Secondo Eric Mandel, editorialista del Jerusalem Report e direttore del Mepin, centro studi di Washington che analizza le minacce alla sicurezza israeliana, i futuri pericoli potrebbero provenire da direzioni in cui gli Stati Uniti non seguiranno Israele. Se la Turchia dovesse consolidare la propria ostilità verso lo Stato ebraico, Ankara potrebbe diventare il principale rivale strategico di Gerusalemme. La Turchia però è membro della Nato e un alleato su cui gli americani possono contare: per Washington trattarla come un nemico non è un’opzione. A complicare le cose, il memorandum d’intesa Usa-Israele - 4 miliardi di dollari l’anno in aiuti militari - prevede consultazioni preventive prima di determinate operazioni: se gli interessi divergeranno, quella garanzia diventerà un vincolo.
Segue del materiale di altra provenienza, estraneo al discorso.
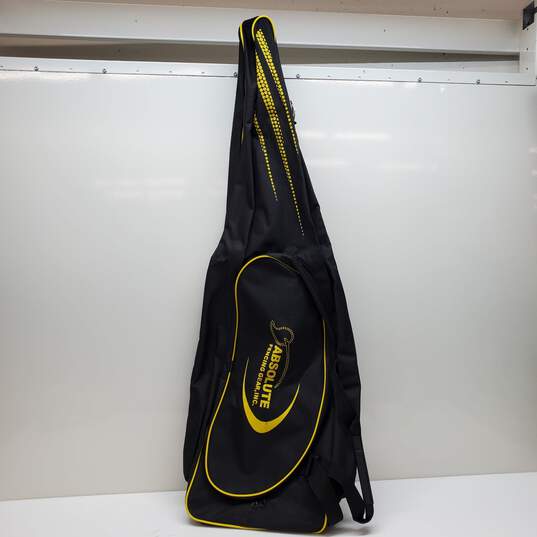 Absolute Fencing Gear Bag | Yellow/ Black | One Size image number 1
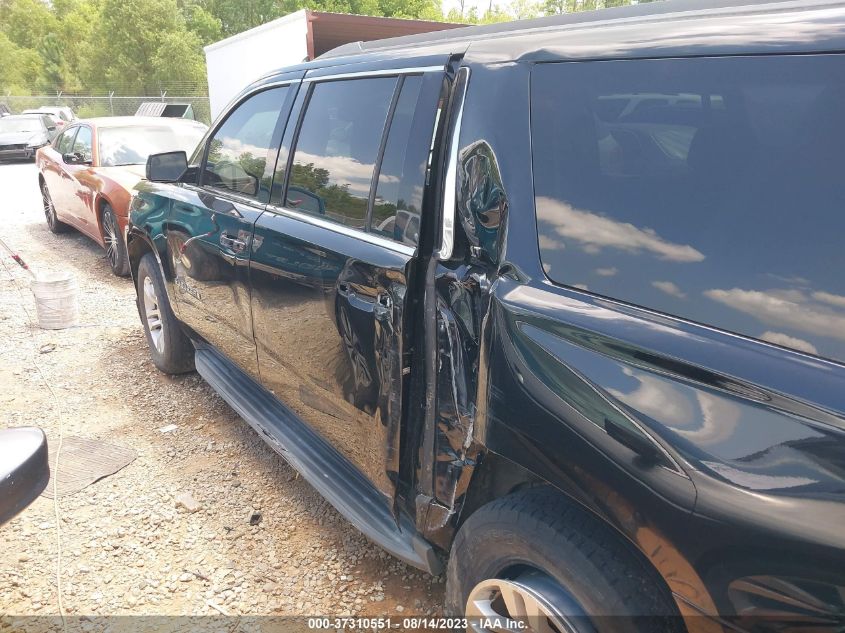 2015 CHEVROLET SUBURBAN LT - 1GNSKJKC1FR598367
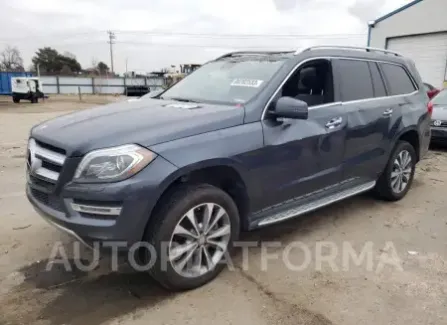 Mercedes-Benz GL350 2015 2015 vin 4JGDF2EE3FA575983 from auto auction Copart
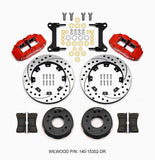 Wilwood Brakes Front Disc Brake Kit C10 Pro Spindle 12.19in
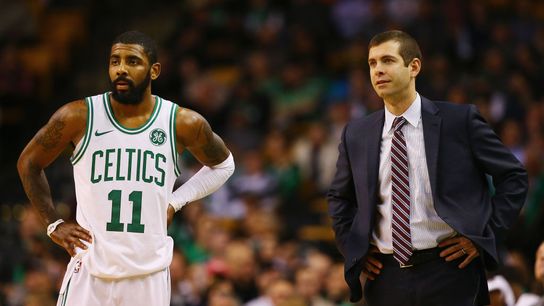 Brad Stevens, Kyrie Irving open up about their evolving relationship ahead of crucial trip taken in Oakland (Celtics)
Analoga la questione egiziana: nonostante il trattato di pace del 1979, Il Cairo considera ancora Israele il principale avversario nelle proprie pianificazioni militari. Ma anche l’Egitto è beneficiario di ingenti aiuti americani, e i pianificatori israeliani non potranno contare sull’appoggio di Washington in un eventuale confronto con il suo esercito, il più numeroso del mondo arabo. Poi ci sono Hezbollah, Hamas, gli Houthi, i jihadisti e i Fratelli Musulmani che, insieme con la Turchia e il Qatar, formano un fronte che condivide l’obiettivo di negare la legittimità di uno Stato ebraico in Medio Oriente. Sono attori che sanno aspettare: mentre i cicli elettorali americani durano anni, l’orizzonte strategico dei nemici di Israele si misura in decenni. Fino al pogrom del 7 ottobre Israele ha adottato una strategia chiamata “falciare l’erba”, operazioni che si ripetono di generazione in generazione per contenere minacce mai definitivamente eliminate.